**Exercise brief**. Whenever a picture appears, leave it out while repeating all the other data exactly.

**Listed records**.
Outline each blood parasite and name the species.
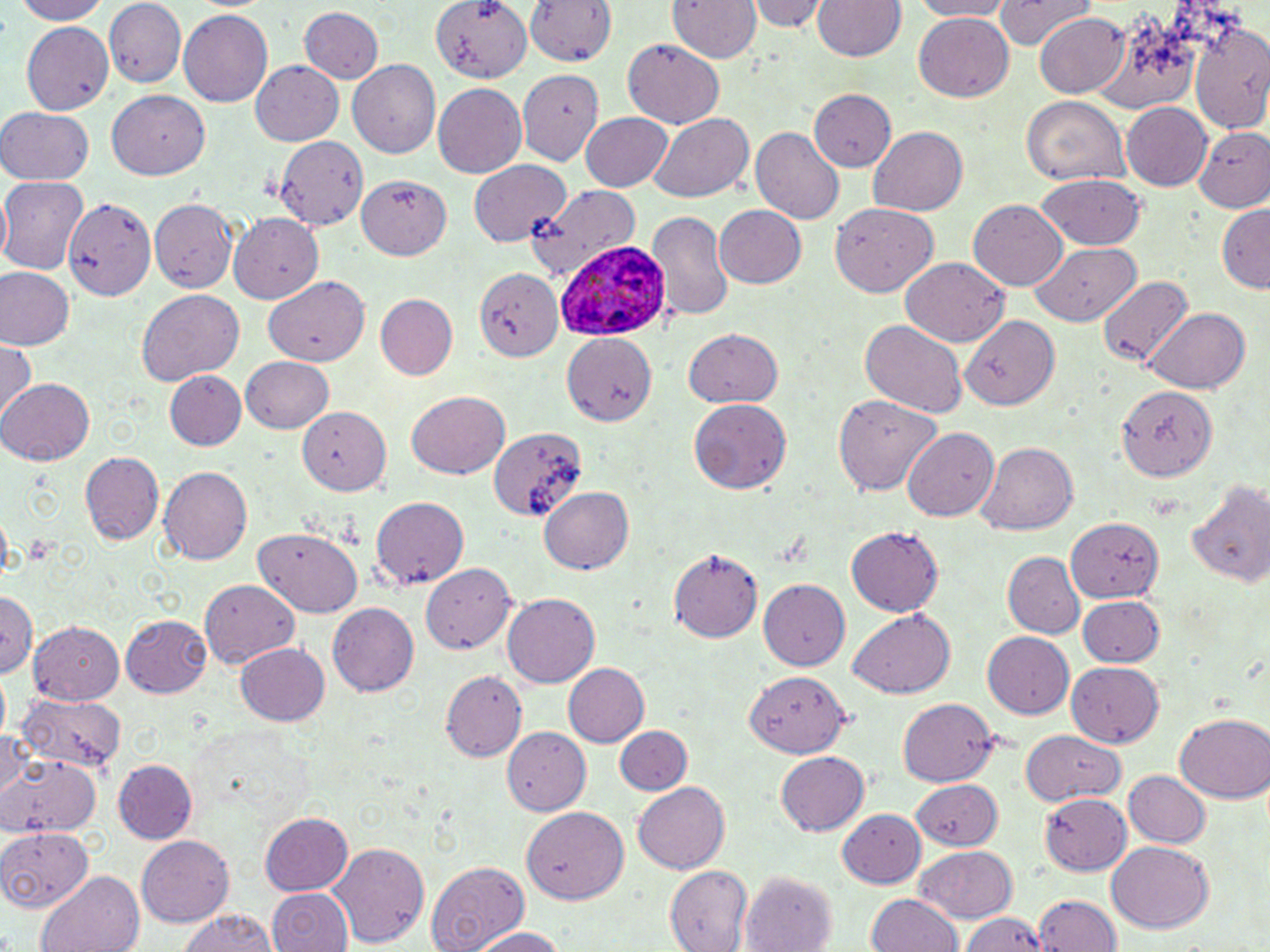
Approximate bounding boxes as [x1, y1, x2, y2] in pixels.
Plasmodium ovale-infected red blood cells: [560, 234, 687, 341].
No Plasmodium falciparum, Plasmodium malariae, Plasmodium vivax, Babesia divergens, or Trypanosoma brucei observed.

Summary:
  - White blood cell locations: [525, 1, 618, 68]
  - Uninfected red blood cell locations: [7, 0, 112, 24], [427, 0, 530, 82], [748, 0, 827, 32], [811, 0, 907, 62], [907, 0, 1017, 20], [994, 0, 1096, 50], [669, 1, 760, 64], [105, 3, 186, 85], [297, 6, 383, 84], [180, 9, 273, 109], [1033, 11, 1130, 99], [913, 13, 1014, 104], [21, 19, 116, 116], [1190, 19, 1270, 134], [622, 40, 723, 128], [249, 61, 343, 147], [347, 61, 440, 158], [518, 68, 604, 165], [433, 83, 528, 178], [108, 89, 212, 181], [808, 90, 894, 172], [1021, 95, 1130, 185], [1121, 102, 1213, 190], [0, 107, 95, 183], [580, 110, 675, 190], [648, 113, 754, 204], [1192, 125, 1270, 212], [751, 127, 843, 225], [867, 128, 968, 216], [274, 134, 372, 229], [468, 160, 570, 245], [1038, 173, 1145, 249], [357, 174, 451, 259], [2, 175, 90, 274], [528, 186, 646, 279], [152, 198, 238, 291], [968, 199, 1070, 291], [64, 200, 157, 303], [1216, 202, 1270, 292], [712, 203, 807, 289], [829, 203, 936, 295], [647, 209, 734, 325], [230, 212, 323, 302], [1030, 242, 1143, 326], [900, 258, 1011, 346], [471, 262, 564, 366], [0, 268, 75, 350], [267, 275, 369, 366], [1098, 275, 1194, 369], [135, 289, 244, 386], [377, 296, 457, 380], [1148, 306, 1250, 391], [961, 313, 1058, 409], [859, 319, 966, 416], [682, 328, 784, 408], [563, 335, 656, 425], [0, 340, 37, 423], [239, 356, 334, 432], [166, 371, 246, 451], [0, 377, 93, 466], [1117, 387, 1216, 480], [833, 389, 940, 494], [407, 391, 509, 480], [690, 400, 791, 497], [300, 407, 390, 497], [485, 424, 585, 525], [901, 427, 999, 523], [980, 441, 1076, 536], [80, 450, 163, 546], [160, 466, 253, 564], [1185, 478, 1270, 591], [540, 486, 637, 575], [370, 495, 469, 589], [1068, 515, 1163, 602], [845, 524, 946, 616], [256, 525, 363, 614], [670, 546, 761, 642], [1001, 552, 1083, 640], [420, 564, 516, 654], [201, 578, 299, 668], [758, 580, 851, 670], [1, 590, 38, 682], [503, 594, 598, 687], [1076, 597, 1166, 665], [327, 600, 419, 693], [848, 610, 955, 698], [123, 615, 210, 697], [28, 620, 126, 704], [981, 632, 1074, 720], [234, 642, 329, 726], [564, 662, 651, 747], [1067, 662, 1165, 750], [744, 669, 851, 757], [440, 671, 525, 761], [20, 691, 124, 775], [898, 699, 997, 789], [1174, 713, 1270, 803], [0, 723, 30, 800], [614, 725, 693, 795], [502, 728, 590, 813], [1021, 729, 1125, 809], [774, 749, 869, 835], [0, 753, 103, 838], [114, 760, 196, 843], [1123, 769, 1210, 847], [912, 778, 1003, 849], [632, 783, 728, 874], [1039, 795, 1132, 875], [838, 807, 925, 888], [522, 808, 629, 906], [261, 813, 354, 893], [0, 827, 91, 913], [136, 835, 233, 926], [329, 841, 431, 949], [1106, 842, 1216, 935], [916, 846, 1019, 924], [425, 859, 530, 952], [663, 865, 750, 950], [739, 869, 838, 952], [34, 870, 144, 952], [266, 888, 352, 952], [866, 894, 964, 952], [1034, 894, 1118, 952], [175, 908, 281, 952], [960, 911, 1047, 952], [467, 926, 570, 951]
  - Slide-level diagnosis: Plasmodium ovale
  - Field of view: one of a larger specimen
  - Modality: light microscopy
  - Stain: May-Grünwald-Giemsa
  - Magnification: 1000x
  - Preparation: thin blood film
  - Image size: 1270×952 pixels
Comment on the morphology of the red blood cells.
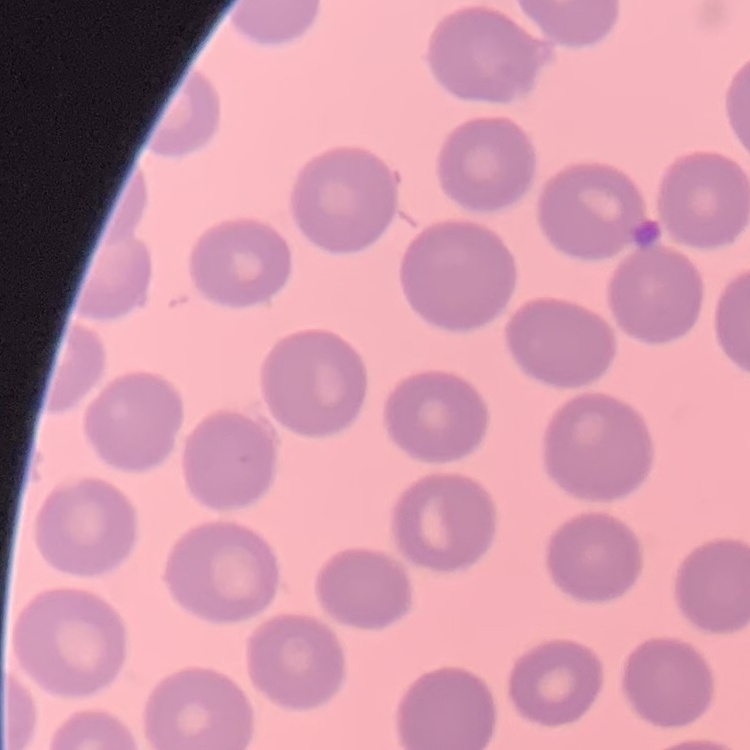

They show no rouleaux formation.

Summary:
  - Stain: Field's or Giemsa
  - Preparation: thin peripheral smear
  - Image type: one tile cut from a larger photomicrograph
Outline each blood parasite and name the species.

**Your response**.
Outline each blood parasite and name the species.
Approximate bounding boxes as [x1, y1, x2, y2] in pixels.
Plasmodium ovale-infected red blood cells: [560, 234, 687, 341].
No Plasmodium falciparum, Plasmodium malariae, Plasmodium vivax, Babesia divergens, or Trypanosoma brucei observed.

Summary:
  - White blood cell locations: [525, 1, 618, 68]
  - Uninfected red blood cell locations: [7, 0, 112, 24], [427, 0, 530, 82], [748, 0, 827, 32], [811, 0, 907, 62], [907, 0, 1017, 20], [994, 0, 1096, 50], [669, 1, 760, 64], [105, 3, 186, 85], [297, 6, 383, 84], [180, 9, 273, 109], [1033, 11, 1130, 99], [913, 13, 1014, 104], [21, 19, 116, 116], [1190, 19, 1270, 134], [622, 40, 723, 128], [249, 61, 343, 147], [347, 61, 440, 158], [518, 68, 604, 165], [433, 83, 528, 178], [108, 89, 212, 181], [808, 90, 894, 172], [1021, 95, 1130, 185], [1121, 102, 1213, 190], [0, 107, 95, 183], [580, 110, 675, 190], [648, 113, 754, 204], [1192, 125, 1270, 212], [751, 127, 843, 225], [867, 128, 968, 216], [274, 134, 372, 229], [468, 160, 570, 245], [1038, 173, 1145, 249], [357, 174, 451, 259], [2, 175, 90, 274], [528, 186, 646, 279], [152, 198, 238, 291], [968, 199, 1070, 291], [64, 200, 157, 303], [1216, 202, 1270, 292], [712, 203, 807, 289], [829, 203, 936, 295], [647, 209, 734, 325], [230, 212, 323, 302], [1030, 242, 1143, 326], [900, 258, 1011, 346], [471, 262, 564, 366], [0, 268, 75, 350], [267, 275, 369, 366], [1098, 275, 1194, 369], [135, 289, 244, 386], [377, 296, 457, 380], [1148, 306, 1250, 391], [961, 313, 1058, 409], [859, 319, 966, 416], [682, 328, 784, 408], [563, 335, 656, 425], [0, 340, 37, 423], [239, 356, 334, 432], [166, 371, 246, 451], [0, 377, 93, 466], [1117, 387, 1216, 480], [833, 389, 940, 494], [407, 391, 509, 480], [690, 400, 791, 497], [300, 407, 390, 497], [485, 424, 585, 525], [901, 427, 999, 523], [980, 441, 1076, 536], [80, 450, 163, 546], [160, 466, 253, 564], [1185, 478, 1270, 591], [540, 486, 637, 575], [370, 495, 469, 589], [1068, 515, 1163, 602], [845, 524, 946, 616], [256, 525, 363, 614], [670, 546, 761, 642], [1001, 552, 1083, 640], [420, 564, 516, 654], [201, 578, 299, 668], [758, 580, 851, 670], [1, 590, 38, 682], [503, 594, 598, 687], [1076, 597, 1166, 665], [327, 600, 419, 693], [848, 610, 955, 698], [123, 615, 210, 697], [28, 620, 126, 704], [981, 632, 1074, 720], [234, 642, 329, 726], [564, 662, 651, 747], [1067, 662, 1165, 750], [744, 669, 851, 757], [440, 671, 525, 761], [20, 691, 124, 775], [898, 699, 997, 789], [1174, 713, 1270, 803], [0, 723, 30, 800], [614, 725, 693, 795], [502, 728, 590, 813], [1021, 729, 1125, 809], [774, 749, 869, 835], [0, 753, 103, 838], [114, 760, 196, 843], [1123, 769, 1210, 847], [912, 778, 1003, 849], [632, 783, 728, 874], [1039, 795, 1132, 875], [838, 807, 925, 888], [522, 808, 629, 906], [261, 813, 354, 893], [0, 827, 91, 913], [136, 835, 233, 926], [329, 841, 431, 949], [1106, 842, 1216, 935], [916, 846, 1019, 924], [425, 859, 530, 952], [663, 865, 750, 950], [739, 869, 838, 952], [34, 870, 144, 952], [266, 888, 352, 952], [866, 894, 964, 952], [1034, 894, 1118, 952], [175, 908, 281, 952], [960, 911, 1047, 952], [467, 926, 570, 951]
  - Slide-level diagnosis: Plasmodium ovale
  - Field of view: one of a larger specimen
  - Modality: light microscopy
  - Stain: May-Grünwald-Giemsa
  - Magnification: 1000x
  - Preparation: thin blood film
  - Image size: 1270×952 pixels
Comment on the morphology of the red blood cells.

They show no rouleaux formation.

Summary:
  - Stain: Field's or Giemsa
  - Preparation: thin peripheral smear
  - Image type: one tile cut from a larger photomicrograph
Outline each blood parasite and name the species.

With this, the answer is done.